The motive force available from the motor is at a

maximum in this raised condition. The motion of the linear motor is controlled by a servo amplifier and position control system offering the features of velocity and acceleration feed-forward. These last two characteristics ensure that the motion of the needle bar 9 has little position over shoot. This optimum combination of these control settings minimises the overall duration of the needle bar motion. The tightly coupled nature of the structure ensures that the position measurement of the servo control system accurately reflects that of the sliding needle bar with no lost motion or slack as in previous machines.
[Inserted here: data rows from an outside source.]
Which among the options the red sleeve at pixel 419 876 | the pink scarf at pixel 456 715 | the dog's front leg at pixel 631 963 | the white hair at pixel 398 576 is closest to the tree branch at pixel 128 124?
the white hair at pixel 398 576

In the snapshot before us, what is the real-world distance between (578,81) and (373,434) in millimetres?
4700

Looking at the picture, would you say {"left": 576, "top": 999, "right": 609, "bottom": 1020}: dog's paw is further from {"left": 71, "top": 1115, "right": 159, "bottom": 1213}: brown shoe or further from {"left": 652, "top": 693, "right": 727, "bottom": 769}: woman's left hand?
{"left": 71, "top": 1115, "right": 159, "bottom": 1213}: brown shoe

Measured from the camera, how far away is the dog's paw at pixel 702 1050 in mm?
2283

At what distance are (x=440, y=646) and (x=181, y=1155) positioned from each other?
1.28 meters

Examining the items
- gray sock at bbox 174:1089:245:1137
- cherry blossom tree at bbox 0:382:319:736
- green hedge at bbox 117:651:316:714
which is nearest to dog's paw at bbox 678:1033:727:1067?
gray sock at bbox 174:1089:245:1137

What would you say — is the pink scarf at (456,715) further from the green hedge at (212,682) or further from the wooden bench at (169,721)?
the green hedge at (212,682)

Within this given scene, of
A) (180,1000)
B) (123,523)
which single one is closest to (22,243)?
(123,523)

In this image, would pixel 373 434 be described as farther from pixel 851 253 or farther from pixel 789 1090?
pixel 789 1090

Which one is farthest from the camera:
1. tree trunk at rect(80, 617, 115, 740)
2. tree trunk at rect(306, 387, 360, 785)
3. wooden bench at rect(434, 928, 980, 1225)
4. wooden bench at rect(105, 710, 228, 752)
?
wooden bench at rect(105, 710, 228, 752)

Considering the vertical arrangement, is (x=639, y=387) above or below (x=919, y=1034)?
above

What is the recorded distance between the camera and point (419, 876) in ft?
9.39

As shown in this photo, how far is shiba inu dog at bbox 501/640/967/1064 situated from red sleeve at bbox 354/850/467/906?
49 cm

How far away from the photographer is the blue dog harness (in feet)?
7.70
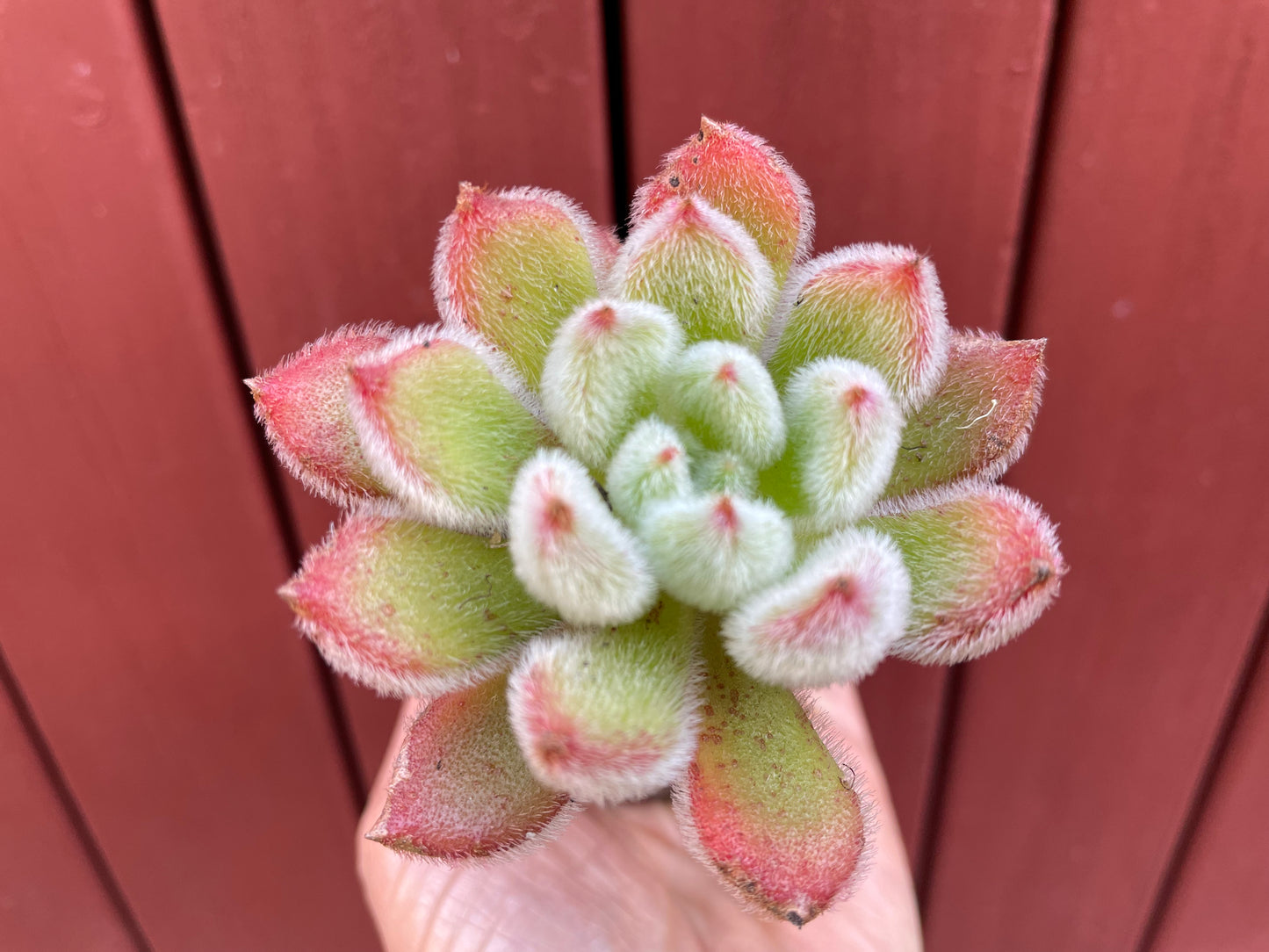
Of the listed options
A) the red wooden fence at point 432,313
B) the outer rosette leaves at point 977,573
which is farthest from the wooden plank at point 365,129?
the outer rosette leaves at point 977,573

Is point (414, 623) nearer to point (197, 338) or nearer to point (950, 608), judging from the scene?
point (950, 608)

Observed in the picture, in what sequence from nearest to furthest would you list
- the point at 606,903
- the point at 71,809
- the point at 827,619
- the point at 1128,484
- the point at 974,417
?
the point at 827,619 → the point at 974,417 → the point at 606,903 → the point at 1128,484 → the point at 71,809

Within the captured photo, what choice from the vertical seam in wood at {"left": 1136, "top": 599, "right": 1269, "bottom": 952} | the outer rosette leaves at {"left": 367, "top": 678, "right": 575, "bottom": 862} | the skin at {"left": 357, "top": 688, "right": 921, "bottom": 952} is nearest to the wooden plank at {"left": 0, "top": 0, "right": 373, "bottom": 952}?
the skin at {"left": 357, "top": 688, "right": 921, "bottom": 952}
An alternative arrangement of linear motor is shown in Fig. 6. In many respects, this example is similar that shown in the other figures and the same reference numerals have been used, where appropriate, to designate the same components.

The difference between this example and that previously described is essentially that the part with the coils which is fixed to the housing 1 is now the U-shape channel while the magnets are within this U- shape channel.

More particularly, the fixed part 115 of the linear motor has a plurality of coils 115A fixed to the inside of a downwardly opening U-shape channel 115B which is fixed at its top end to housing 1. The sliding part 114 comprising a mounting part 114A arranged to slide on two of the guide bars 12 and to which a needle bar 9 is mounted. A set of magnets 114B project upwardly from the mounting part 114A into the U-shape channel 115B between the coil assemblies 115A. An air gap (not shown in Fig. 6) is provided between the magnets and coils. The set of magnets 114B has the same alternating configuration as that shown in Fig. 4, and co-operates with the coils 115A which are correspondingly arranged in order to drive the needle bar 9 laterally.